News Digest / Latest Stock Market News / Lufthansa's Third-Quarter Profit Plummets 9%: Airlines Face Competition and Rising Costs

Lufthansa's Third-Quarter Profit Plummets 9%: Airlines Face Competition and Rising Costs

Alex Vellor
08:54am, Tuesday, Oct 29, 2024
Photo by Tim Dennert on Unsplash.com

The German airline group Lufthansa (GER:LHA) has reported a notable decline in its third-quarter operating profit, dropping by 9% compared to last year, which has raised significant concerns for stock traders. For the quarter, Lufthansa's operating earnings reached 1.3 billion euros (approximately $1.41 billion), aligning with the analysts' forecasts but still reflecting the challenges faced by the company amid stiff competition and rising expenses.

CEO Carsten Spohr elaborated on the company's difficulties, pointing out that issues such as delayed aircraft deliveries, scheduling issues at German hubs, and regulatory hurdles are adversely affecting its flagship brand. The summer months, typically the peak season for European airlines, didn't bring the expected relief, with rising operational costs and geopolitical uncertainties, notably the ongoing crisis in the Middle East, impacting performance.

After announcing the results, shares in Lufthansa took a hit, plummeting by 2.68% at 1152 GMT. This downturn wasn't isolated; competitors like Wizz Air, International Airlines Group, and easyJet (LON: EZJ) also saw declines in their stock prices following the news.

The airline's passenger division, which encompasses its primary brand as well as subsidiaries like Austrian Airlines and Swiss International, reported an operating profit of 1.2 billion euros for the quarter, down from 1.4 billion euros in the same period last year. A significant contributor to this decrease was a 234 million-euro drop in profits from its core Lufthansa brand. Analysts suggest that the slow recovery of corporate travel, which has been crucial for the airline, played a role in this downturn.

According to Bernstein analyst Alex Irving, Lufthansa's situation is particularly challenging, citing that the airline had been heavily reliant on corporate traffic prior to the pandemic. Spohr has indicated skepticism about a return to 2019 levels of business travel, especially in Germany. The airline's competitive struggles are exacerbated by the advantage Chinese carriers have enjoyed by flying over Russian airspace—leading Lufthansa to suspend its Frankfurt to Beijing route. In the Asia-Pacific region, airfares fell by 14% in the third quarter, further complicating the company's recovery efforts.

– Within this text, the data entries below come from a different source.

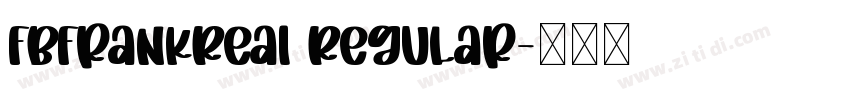 FbFrankReaI Regular字体转换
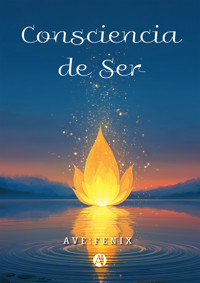 Consciencia de Ser - Ave:Fenix - E-Book
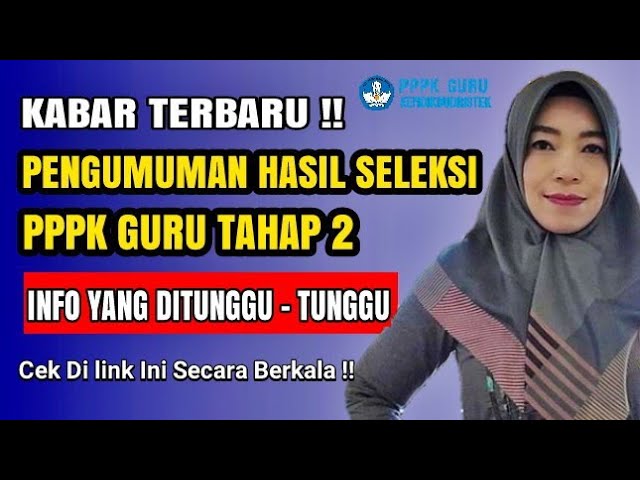 Baru!!! Link Download Hasil Lengkap Seleksi Pppk Guru Sd, Smp, Sma, Smk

In response to these headwinds, Lufthansa has initiated a turnaround program for its core brand, aiming to restore profitability after a rocky start to the year. The company hopes to benefit from stable or increasing ticket prices in the upcoming year and continued demand for bookings. However, it has already issued two profit warnings this fiscal year due to strike-associated costs. By 2026, the anticipated impact of cost-reduction strategies is expected to yield a gross operating profit increase of approximately 1.5 billion euros.

Lufthansa remains committed to its full-year projection, maintaining an operational profit target ranging between 1.4 billion and 1.8 billion euros, while aiming for an 8% operating profit margin in the mid-term. Nonetheless, doubts linger regarding the feasibility of achieving this goal by 2026, with analysts forecasting a profit margin of just 4.3% for the financial year 2024. Spohr acknowledged that, had it not been for the lackluster performance of the core Lufthansa airline, the group would have likely already met its 8% margin target, highlighting the uphill battle the airline faces due to soaring regulatory and personnel costs within the German market.